Set tasks
A: Rewrite everything in the XTTS-WebUI readme from "You don't need" down to "quality voice model.", putting "VRAM" in place of "video memory".
B: Continue the XTTS-WebUI readme from the point where it stops.

Excerpt to read
Awesome
XTTS-WebUI
Portable version
The project now has a portable version, so you don't have to go to the trouble of installing all the dependencies.
You don't need anything but Windows and an Nvidia graphics card with 6 GB of video memory to run it.
The Train tab is broken, if you want to train a model use a separate webui
xtts-finetune-webui
Readme is available in the following languages
About the Project
XTTS-Webui is a web interface that allows you to make the most of XTTS. There are other neural networks around this interface that will improve your results. You can also fine tune the model and get a high quality voice model.
Key Features
- Easy working with XTTSv2
- Batch processing for dubbing a large number of files
- Ability to translate any audio with voice saving
- Ability to improve results using neural networks and audio tools automatically
- Ability to fine tune the model and use it immediately
- Ability to use tools such as: RVC, OpenVoice, Resemble Enhance, both together and separately
- Ability to customize XTTS generation, all parameters, multiple speaking samples
TODO
- Add a status bar with progress and error information
- Integrate training into the standard interface
- Add the ability to stream to check the result
- Add a new way to process text for voiceover
- Add the ability to customize speakers when batch processing
- Add API
Installation
Use this web UI through Google Colab
Please ensure you have Python 3.10.x or Python 3.11, CUDA 11.8 or CUDA 12.1 , Microsoft Builder Tools 2019 with c++ package, and ffmpeg installed
1 Method, through scripts
Windows
To get started:
- Run 'install.bat' file
- To start the web UI, run 'start_xtts_webui.bat'
- Open your preferred browser and go to local address displayed in console.
Linux
To get started:
- Run 'install.sh' file
- To start the web UI, run 'start_xtts_webui.sh'
- Open your preferred browser and go to local address displayed in console.
2 Method, Manual
Follow these steps for installation:
-
Ensure that
CUDA
is installed -
Clone the repository:
git clone https://github.com/daswer123/xtts-webui
-
Navigate into the directory:
cd xtts-webui
-
Create a virtual environment:
python -m venv venv
-
Activate the virtual environment:
- On Windows use :
venv\scripts\activate
- On linux use :
source venv\bin\activate
- On Windows use :
-
Install PyTorch and torchaudio with pip command :
pip install torch==2.1.1+cu118 torchaudio==2.1.1+cu118 --index-url https://download.pytorch.org/whl/cu118
-
Install all dependencies from requirements.txt :
pip install -r requirements.txt
Running The Application
To launch the interface please follow these steps:
Starting XTTS WebUI :
Activate your virtual environment:
venv/scripts/activate
or if you're on Linux,
source venv/bin/activate
Then start the webui for xtts by running this command:
python app.py
Here are some runtime arguments that can be used when starting the application:
Argument | Default Value | Description |
---|---|---|
-hs, --host | 127.0.0.1 | The host to bind to |
-p, --port | 8010 | The port number to listen on |
-d, --device | cuda | Which device to use (cpu or cuda) |
-sf,--speaker_folder | speakers/ | Directory containing TTS samples |
-o,--output | "output/" | Output directory |
-l,--language | "auto" | Webui language, you can see the available translations in the i18n/locale folder. |
-ms,--model-source | "local" | Define the model source: 'api' for latest version from repository, api inference or 'local' for using local inference and model v2.0.2 |
-v,-version | "v2.0.2" | You can specify which version of xtts to use. You can specify the name of the custom model for this purpose put the folder in models and specify the name of the folder in this flag |
--lowvram | Enable low vram mode which switches the model to RAM when not actively processing | |
--deepspeed | Enable deepspeed acceleration. Works on windows on python 3.10 and 3.11 | |
--share | Allows sharing of interface outside local computer | |
--rvc | Enable RVC post-processing, all models should locate in rvc folder |
TTS -> RVC
Module for RVC, you can enable the RVC module to postprocess the received audio for this you need to add the --rvc flag if you are running in the console or write it to the startup file
In order for the model to work in RVC settings you need to select a model that you must first upload to the voice2voice/rvc folder, the model and index file must be together, the index file is optional, each model must be in a separate folder.

Data entries
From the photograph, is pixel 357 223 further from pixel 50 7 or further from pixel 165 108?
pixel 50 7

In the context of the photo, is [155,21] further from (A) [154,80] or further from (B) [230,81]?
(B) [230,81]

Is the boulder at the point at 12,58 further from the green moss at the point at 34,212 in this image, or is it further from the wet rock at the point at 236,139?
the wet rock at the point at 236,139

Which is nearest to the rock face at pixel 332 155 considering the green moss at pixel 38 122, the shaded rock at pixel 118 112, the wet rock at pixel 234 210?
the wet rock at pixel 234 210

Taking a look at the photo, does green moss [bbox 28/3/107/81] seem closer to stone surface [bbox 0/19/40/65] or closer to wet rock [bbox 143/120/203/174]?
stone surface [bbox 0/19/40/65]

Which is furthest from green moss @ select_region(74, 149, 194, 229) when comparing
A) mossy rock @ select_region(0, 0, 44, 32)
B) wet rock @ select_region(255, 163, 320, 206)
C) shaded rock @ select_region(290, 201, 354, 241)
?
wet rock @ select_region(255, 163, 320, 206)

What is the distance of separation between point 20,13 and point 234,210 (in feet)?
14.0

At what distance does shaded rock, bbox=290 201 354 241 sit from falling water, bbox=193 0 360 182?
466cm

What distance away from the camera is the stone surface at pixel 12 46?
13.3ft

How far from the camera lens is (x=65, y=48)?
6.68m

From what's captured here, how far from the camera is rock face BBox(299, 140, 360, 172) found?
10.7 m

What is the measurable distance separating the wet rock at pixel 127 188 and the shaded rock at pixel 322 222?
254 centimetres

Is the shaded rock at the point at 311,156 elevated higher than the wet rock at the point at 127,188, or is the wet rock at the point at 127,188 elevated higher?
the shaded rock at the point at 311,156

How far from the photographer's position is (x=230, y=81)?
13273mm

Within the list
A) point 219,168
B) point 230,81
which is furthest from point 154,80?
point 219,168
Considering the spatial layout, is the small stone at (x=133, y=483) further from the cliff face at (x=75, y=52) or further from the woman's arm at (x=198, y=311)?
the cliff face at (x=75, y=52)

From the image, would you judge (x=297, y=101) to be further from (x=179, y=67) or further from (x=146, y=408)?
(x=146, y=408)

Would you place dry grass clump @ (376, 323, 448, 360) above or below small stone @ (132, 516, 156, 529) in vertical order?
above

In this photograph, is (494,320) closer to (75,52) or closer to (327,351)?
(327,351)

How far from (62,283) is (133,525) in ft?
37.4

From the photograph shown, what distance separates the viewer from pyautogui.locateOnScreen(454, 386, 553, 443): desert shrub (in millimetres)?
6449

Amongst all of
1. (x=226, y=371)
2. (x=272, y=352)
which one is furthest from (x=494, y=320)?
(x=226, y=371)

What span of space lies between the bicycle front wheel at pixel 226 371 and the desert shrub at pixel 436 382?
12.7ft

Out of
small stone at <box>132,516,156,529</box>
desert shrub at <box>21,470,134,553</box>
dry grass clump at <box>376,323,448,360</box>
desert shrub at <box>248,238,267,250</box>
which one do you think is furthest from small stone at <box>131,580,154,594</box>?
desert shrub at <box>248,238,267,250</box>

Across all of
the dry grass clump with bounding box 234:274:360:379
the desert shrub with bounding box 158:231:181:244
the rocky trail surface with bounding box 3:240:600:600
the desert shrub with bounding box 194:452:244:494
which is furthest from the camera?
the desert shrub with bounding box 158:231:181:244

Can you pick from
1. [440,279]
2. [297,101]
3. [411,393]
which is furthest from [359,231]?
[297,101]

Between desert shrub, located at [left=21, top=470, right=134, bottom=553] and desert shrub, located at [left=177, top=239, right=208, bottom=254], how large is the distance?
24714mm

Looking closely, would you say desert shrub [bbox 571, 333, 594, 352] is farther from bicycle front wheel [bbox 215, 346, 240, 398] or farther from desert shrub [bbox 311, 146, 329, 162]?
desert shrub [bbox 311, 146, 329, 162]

Answers given
A:
You don't need anything but Windows and an Nvidia graphics card with 6 GB of VRAM to run it.
The Train tab is broken, if you want to train a model use a separate webui
xtts-finetune-webui
Readme is available in the following languages
About the Project
XTTS-Webui is a web interface that allows you to make the most of XTTS. There are other neural networks around this interface that will improve your results. You can also fine tune the model and get a high quality voice model.

B:
Differences between xtts-webui and the official webui
Data processing
- Updated faster-whisper to 0.10.0 with the ability to select a larger-v3 model.
- Changed output folder to output folder inside the main folder.
- If there is already a dataset in the output folder and you want to add new data, you can do so by simply adding new audio, what was there will not be processed again and the new data will be automatically added
- Turn on VAD filter
- After the dataset is created, a file is created that specifies the language of the dataset. This file is read before training so that the language always matches. It is convenient when you restart the interface
Fine-tuning XTTS Encoder
- Added the ability to select the base model for XTTS, as well as when you re-training does not need to download the model again.
- Added ability to select custom model as base model during training, which will allow finetune already finetune model.
- Added possibility to get optimized version of the model for 1 click ( step 2.5, put optimized version in output folder).
- You can choose whether to delete training folders after you have optimized the model
- When you optimize the model, the example reference audio is moved to the output folder
- Checking for correctness of the specified language and dataset language
Inference
- Added possibility to customize infer settings during model checking.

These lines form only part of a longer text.